EXERCISE 1 » In the talk announcement, where is the talk held?
EXERCISE 2 » Can you sum up the talk announcement in two sentences?
EXERCISE 3 » What are all the labels the talk announcement uses to introduce its event details?

TEXT SECTION »
<<<<
[Colloquium] TTIC Talk: Michel Galley, Stanford

Wed Jan 20 08:36:45 CST 2010

When:             *Friday, Jan 22 @ 11:00am*

Where:           * TTIC Conference Room #526*, 6045 S Kenwood Ave

Who:               *Michel Galley*, Stanford

Title:          *      **Machine Translation: Re-envisioning the Model Space
*

 As the Internet is becoming linguistically very heterogeneous, information
access becomes more challenging, since retrieved documents need to be
translated into a wide range of languages. Fortunately, machine translation
(MT) has made significant progress in recent years thanks to a shift towards
corpus-based and statistical methods, which address the challenge of
building MT systems for many language pairs. However, translations produced
by statistical MT systems remain poor and unintelligible for the more
structurally different language pairs, e.g., Chinese to English. The root of
the problem is that most state-of-the-art techniques parameterize the
translation process using words or word sequences, which do not capture the
kind of global features required to operate long distance (e.g., sentential)
>>>>
EXTRACTED DATA »
<<<<
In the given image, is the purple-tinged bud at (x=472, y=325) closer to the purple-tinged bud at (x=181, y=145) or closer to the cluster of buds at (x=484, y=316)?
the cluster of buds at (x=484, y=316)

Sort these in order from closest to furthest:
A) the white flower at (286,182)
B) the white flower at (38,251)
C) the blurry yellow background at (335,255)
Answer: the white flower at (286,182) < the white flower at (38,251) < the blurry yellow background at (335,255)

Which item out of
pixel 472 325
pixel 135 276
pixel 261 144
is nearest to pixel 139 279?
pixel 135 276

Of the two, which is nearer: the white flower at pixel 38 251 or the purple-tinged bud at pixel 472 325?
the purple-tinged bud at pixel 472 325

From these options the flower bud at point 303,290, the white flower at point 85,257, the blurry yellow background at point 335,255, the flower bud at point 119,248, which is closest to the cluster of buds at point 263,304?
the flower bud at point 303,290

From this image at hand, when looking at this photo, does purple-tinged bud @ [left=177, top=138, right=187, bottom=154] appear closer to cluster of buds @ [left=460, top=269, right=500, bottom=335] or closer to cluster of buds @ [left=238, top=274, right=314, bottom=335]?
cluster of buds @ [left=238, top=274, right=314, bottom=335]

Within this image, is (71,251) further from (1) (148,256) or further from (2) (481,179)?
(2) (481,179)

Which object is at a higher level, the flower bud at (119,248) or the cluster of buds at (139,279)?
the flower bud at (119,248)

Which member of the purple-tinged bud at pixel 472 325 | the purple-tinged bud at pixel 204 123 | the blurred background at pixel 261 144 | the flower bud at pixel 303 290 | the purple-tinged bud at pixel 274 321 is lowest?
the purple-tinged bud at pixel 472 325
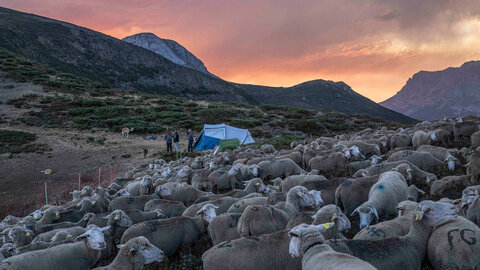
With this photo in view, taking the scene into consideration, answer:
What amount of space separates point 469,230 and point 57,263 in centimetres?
667

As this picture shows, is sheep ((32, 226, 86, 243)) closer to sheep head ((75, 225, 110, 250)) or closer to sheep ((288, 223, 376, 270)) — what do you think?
sheep head ((75, 225, 110, 250))

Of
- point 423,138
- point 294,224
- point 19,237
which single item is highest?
point 423,138

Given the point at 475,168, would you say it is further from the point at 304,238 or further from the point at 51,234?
the point at 51,234

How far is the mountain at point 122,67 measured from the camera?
Answer: 8575 centimetres

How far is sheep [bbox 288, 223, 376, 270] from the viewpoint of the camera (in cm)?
370

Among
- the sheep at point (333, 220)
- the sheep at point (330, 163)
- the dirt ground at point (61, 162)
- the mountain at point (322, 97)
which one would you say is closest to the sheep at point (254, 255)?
the sheep at point (333, 220)

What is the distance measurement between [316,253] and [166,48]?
176442 millimetres

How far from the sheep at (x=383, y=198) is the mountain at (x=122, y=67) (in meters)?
86.2

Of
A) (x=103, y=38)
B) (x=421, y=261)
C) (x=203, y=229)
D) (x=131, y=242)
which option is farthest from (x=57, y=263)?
(x=103, y=38)

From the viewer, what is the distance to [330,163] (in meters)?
12.5

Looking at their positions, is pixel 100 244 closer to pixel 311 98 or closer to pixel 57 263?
pixel 57 263

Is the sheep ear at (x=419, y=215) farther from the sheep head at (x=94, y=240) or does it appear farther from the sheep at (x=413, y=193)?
the sheep head at (x=94, y=240)

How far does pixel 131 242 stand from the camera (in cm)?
620

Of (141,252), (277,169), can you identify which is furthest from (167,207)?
(277,169)
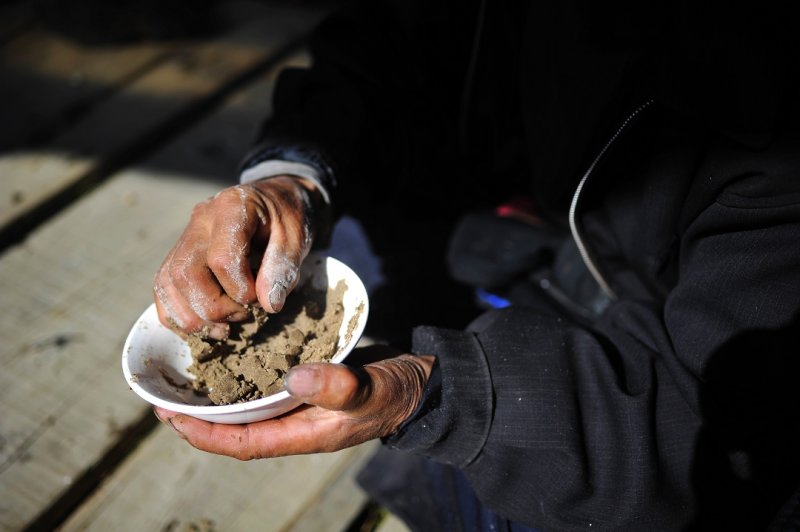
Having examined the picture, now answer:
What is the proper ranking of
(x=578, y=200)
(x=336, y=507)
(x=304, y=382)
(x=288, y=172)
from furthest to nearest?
(x=336, y=507)
(x=288, y=172)
(x=578, y=200)
(x=304, y=382)

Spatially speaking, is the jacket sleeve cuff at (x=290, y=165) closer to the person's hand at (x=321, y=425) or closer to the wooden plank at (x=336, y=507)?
the person's hand at (x=321, y=425)

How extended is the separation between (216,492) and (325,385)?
81 centimetres

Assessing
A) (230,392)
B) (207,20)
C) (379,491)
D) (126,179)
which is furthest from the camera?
(207,20)

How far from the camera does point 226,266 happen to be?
3.39ft

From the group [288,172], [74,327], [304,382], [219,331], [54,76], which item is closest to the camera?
[304,382]

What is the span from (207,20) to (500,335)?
2.47 m

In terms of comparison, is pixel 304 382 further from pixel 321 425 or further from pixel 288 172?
pixel 288 172

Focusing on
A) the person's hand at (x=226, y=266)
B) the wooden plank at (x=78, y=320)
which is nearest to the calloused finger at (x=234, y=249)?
the person's hand at (x=226, y=266)

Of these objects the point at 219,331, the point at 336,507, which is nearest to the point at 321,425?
the point at 219,331

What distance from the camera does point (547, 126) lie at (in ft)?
4.23

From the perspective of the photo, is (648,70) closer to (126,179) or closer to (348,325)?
(348,325)

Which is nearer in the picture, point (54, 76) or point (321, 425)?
point (321, 425)

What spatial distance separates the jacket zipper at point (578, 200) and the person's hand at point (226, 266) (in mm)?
531

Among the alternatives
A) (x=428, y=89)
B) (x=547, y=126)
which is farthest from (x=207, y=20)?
(x=547, y=126)
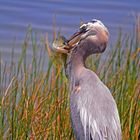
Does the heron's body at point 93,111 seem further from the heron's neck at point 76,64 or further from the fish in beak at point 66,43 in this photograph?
the fish in beak at point 66,43

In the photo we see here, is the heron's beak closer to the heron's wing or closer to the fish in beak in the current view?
the fish in beak

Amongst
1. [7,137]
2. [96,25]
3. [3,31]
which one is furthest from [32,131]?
[3,31]

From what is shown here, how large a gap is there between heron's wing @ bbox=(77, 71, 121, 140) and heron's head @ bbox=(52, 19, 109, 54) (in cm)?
15

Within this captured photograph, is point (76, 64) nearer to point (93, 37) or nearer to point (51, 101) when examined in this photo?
point (93, 37)

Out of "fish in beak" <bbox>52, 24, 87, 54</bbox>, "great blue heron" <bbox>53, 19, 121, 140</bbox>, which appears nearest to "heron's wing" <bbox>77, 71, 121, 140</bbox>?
"great blue heron" <bbox>53, 19, 121, 140</bbox>

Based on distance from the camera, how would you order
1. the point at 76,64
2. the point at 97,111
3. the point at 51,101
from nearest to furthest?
1. the point at 97,111
2. the point at 76,64
3. the point at 51,101

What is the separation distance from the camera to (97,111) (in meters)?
3.31

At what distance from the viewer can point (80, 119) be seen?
3.31m

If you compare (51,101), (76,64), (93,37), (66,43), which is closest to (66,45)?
(66,43)

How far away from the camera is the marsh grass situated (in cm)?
387

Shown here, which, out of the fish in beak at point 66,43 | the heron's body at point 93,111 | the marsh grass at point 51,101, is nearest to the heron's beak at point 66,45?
the fish in beak at point 66,43

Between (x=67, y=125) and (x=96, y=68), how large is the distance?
1.55 feet

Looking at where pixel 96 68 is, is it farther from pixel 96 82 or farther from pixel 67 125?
pixel 96 82

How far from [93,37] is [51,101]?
750 millimetres
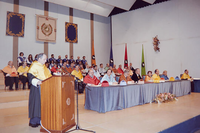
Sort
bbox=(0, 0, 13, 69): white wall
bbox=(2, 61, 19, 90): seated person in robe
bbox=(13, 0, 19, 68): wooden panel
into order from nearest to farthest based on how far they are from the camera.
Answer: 1. bbox=(2, 61, 19, 90): seated person in robe
2. bbox=(0, 0, 13, 69): white wall
3. bbox=(13, 0, 19, 68): wooden panel

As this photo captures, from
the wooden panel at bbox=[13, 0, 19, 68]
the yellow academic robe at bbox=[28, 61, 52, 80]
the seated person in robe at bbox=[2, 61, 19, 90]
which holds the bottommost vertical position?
the seated person in robe at bbox=[2, 61, 19, 90]

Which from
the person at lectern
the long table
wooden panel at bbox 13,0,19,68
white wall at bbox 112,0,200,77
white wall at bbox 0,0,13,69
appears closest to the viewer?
the person at lectern

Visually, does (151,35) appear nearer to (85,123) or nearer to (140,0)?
(140,0)

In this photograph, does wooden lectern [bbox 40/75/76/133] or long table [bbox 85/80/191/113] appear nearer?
wooden lectern [bbox 40/75/76/133]

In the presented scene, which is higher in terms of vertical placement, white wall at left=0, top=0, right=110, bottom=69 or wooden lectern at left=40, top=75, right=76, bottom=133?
white wall at left=0, top=0, right=110, bottom=69

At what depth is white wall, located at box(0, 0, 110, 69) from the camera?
10297 mm

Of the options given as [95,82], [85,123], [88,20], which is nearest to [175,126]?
[85,123]

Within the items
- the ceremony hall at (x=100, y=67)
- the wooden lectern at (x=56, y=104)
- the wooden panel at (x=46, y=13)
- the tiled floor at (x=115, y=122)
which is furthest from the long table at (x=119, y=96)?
the wooden panel at (x=46, y=13)

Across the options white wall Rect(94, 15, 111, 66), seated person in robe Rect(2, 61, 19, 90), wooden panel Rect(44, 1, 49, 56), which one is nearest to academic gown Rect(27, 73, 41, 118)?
seated person in robe Rect(2, 61, 19, 90)

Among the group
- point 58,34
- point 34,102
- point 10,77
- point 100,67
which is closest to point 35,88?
point 34,102

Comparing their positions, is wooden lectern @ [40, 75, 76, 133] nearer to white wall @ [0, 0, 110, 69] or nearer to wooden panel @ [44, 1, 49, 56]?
white wall @ [0, 0, 110, 69]

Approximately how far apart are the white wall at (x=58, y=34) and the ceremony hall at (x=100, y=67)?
0.18 feet

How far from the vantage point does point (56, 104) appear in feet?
9.77

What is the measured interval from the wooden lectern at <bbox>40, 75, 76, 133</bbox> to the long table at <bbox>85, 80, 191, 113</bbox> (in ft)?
6.30
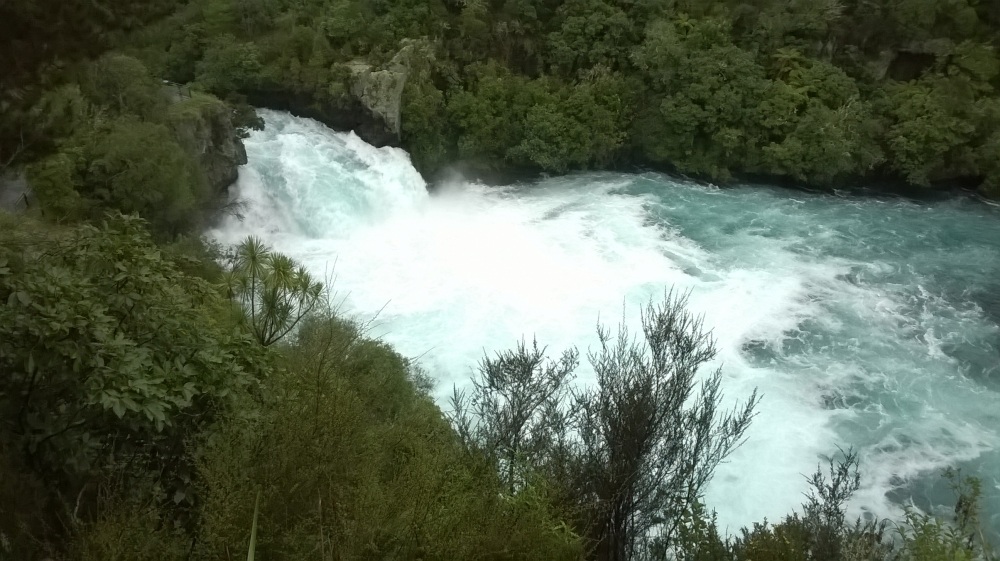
>>>>
TASK OUTPUT 1 » TTIC Conference Room #526, 6045 S Kenwood Ave.

TASK OUTPUT 2 » Michel Galley of Stanford will give a TTIC talk titled "Machine Translation: Re-envisioning the Model Space" on Friday, Jan 22 at 11:00am. Its abstract says machine translation has advanced through corpus-based and statistical methods, but statistical systems still produce poor, unintelligible translations for structurally different language pairs such as Chinese to English.

TASK OUTPUT 3 » When, Where, Who, Title